To determine whether a plan is subject to COBRA, all employees should be counted. Each part-time employee are counted as a fraction of a full-time employee. This fraction is equal to the number of hours that the part-time employee has worked, divided by the hours a regular employee must work to be considered full-time.

There are cases when a retired employee, its spouse and dependent children may be qualified as beneficiaries. Any child born to or even placed for adoption with a covered employee during the COBRA coverage is also considered as a qualified beneficiary.

The third element is the qualifying events that would cause an individual to lose his or her health coverage. There are different types of qualifying event that will determine who the qualified beneficiaries are. The plan will also determine the amount of time that the health coverage must be offered to them under COBRA. At its discretion, a plan may provide longer periods of continuation coverage.

Qualified beneficiaries must be offered with coverage similar to that available to beneficiaries who have not been receiving COBRA coverage under the plan. They also must be allowed to make identical choices that are given to non-COBRA beneficiaries under the plan.

The COBRA coverage starts on the date of the qualifying event, and the length of the period of the coverage depends on the type of qualifying event that made the qualified beneficiary lose group health plan coverage.That is when one pays all the required premiums.

For employees covered under the coverage, the only qualifying event is their termination of employment including retirement, or reduction of employment hours. In that case, COBRA coverage is going to lasts in the period of eighteen months. If the covered employee undergoes qualifying events such as divorce or legal separation, death or being entitled to Medicare, COBRA for the spouse or dependent child will last for 36 months.

The beneficiary is usually required to pay the entire cost of COBRA coverage.
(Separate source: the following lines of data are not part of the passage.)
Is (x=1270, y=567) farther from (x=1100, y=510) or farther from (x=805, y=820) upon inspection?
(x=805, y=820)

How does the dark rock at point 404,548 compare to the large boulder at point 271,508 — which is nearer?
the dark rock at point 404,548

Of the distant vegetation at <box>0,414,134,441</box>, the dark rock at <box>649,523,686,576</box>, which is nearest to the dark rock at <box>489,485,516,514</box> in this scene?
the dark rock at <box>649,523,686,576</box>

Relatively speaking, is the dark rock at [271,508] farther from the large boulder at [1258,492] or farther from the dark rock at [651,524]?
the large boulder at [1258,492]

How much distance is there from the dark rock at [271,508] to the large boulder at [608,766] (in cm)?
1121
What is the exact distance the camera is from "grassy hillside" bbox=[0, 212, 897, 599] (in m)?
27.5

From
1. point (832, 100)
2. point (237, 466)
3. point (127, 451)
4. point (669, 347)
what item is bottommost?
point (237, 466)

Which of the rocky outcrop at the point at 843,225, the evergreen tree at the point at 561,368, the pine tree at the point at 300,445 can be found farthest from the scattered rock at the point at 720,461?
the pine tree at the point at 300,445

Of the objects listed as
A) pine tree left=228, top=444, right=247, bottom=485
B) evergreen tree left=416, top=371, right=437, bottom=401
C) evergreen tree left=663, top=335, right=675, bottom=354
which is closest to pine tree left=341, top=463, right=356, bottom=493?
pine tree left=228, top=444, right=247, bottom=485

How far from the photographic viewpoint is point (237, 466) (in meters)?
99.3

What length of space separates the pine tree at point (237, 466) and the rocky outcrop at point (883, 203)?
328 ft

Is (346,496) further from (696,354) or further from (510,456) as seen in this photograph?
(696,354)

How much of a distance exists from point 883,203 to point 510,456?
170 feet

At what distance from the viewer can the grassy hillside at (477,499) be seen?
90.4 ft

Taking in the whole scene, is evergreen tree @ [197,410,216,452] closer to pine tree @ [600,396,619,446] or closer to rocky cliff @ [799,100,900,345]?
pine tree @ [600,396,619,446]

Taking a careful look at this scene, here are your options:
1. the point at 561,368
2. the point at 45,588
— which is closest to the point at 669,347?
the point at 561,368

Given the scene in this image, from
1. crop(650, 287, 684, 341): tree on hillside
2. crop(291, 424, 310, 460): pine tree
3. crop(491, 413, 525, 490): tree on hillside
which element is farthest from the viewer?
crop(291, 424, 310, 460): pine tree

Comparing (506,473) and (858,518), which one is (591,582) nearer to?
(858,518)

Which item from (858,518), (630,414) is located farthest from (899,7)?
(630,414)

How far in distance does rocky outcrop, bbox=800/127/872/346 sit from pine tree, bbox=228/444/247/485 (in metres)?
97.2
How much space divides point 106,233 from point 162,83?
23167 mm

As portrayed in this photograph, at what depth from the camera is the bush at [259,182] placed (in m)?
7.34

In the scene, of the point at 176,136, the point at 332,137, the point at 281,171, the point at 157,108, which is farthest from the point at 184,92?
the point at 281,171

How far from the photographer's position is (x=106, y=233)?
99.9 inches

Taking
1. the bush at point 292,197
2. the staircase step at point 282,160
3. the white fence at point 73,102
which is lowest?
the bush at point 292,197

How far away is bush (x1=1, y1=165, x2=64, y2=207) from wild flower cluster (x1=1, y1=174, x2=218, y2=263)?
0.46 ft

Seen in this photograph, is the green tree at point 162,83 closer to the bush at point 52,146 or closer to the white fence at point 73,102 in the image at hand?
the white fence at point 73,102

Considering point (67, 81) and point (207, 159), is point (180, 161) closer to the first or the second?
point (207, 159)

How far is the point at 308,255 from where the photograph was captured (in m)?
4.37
There are also a few employers who choose to subsidize COBRA. However, in the event that the employer chooses not to subsidize COBRA, the COBRA premium should not exceed 100 percent of the group health plan’s cost for individuals who have not incurred a qualifying event. This includes both the portion paid by the employees and the employer before to the qualifying event happened. An additional of 2 percent for administrative costs is topped to it. Apart from this, the employer may also have the chance to charge up to 150 percent for an 11-month disability extension of COBRA coverage.

The COBRA administration is shared by three federal agencies: the U.S. Department of Labor that handles questions about notification rights under COBRA for private-sector employees; the Department of Health and Human Services that handles questions relating to state and local government workers; and the Internal Revenue Service, Department of the Treasury that has other COBRA jurisdiction.